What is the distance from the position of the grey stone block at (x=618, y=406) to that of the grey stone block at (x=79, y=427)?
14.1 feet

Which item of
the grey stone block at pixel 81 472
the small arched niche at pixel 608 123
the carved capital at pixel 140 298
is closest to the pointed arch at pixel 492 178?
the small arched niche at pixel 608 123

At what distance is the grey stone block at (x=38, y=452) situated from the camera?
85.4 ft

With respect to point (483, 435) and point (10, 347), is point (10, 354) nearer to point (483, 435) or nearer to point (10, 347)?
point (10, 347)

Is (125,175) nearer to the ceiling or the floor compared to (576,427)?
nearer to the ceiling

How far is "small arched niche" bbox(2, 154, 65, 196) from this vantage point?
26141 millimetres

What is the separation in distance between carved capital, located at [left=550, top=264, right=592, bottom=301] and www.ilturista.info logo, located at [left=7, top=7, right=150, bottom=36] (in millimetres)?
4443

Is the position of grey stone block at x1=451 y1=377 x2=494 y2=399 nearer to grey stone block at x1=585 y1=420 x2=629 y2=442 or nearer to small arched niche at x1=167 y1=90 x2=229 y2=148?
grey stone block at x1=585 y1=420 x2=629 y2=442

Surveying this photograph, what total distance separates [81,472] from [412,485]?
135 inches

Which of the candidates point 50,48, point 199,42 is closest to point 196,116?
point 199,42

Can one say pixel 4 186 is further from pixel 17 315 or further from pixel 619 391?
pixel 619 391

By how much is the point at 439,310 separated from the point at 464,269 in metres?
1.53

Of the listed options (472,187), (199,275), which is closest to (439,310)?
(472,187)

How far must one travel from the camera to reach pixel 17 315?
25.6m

====

__TASK TO CARRY OUT__:
Can you copy out, unchanged, the lines starting with the one that contains "How far must" and going on through the last line above?

__COMPLETE ANSWER__:
How far must one travel from the camera to reach pixel 17 315?
25.6m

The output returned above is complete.